Capability Index Replaces Static MCP Tool Registration
ADR-042 — Capability Index Replaces Static MCP Tool Registration
- Status: Accepted
- Date: 2026-05-07
- Decider: Mishaal Murawala (engineering sequencing delegated to Claude Code per ADR-040)
- Supersedes: Invariant #7 in
.claude/rules/v5-invariants.md(“34 tools registered, ceiling 35”) - Related: ADR-040 Track B, ADR-041,
ASCEND_OPERATOR_OS_VISION.md§3.2 (Capability Index), §9 (tool ceiling retirement) - Invariant changed: #7
- Pre-condition for invariant update: Track B completion (weeks 1–8 per ADR-040)
Context
Invariant #7 set a hard ceiling of 35 registered MCP tools. The ceiling existed for two reasons:
Reason 1: LLM context window cost. server.registerTool fanout sends every registered tool’s JSON schema to the LLM in every request. At 35 tools with typical input schemas (~300 tokens each), that is ~10,500 tokens of tool schema per request. At Anthropic Claude 3.5 Sonnet pricing (2026-Q1), this adds ~$0.003 per request in input tokens — $300/month at 100K requests/month before accounting for output. Worse, it degrades reasoning quality because the LLM must attend to irrelevant tool schemas on every turn.
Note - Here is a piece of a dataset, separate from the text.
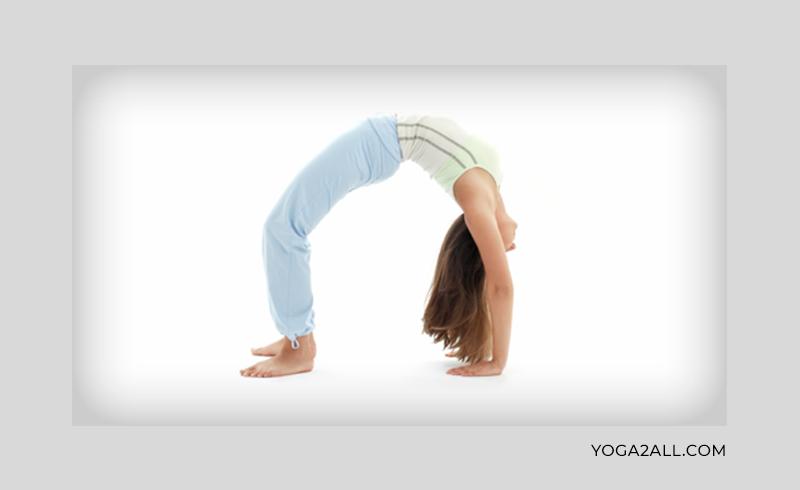 Mysore Ashtanga Yoga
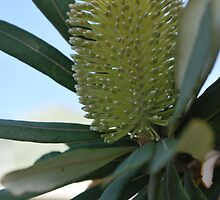 Australian Banksia by Lozzar Flowers & Art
Reason 2: Registration complexity. Adding a tool to src/handlers/mcp.ts requires modifying a file that is in the gateway hot path, risks merge conflicts, and requires a manual code review gate. At 35+ tools, this becomes a coordination bottleneck.
The vision doc (§9, adopted 2026-05-07) explicitly retires the 35-tool ceiling:
“Static registration is a liability. The ceiling is not a feature — it is a proxy for the cost of the context window. Once we index capabilities in Vectorize and retrieve only what’s relevant, the ceiling has no engineering basis.”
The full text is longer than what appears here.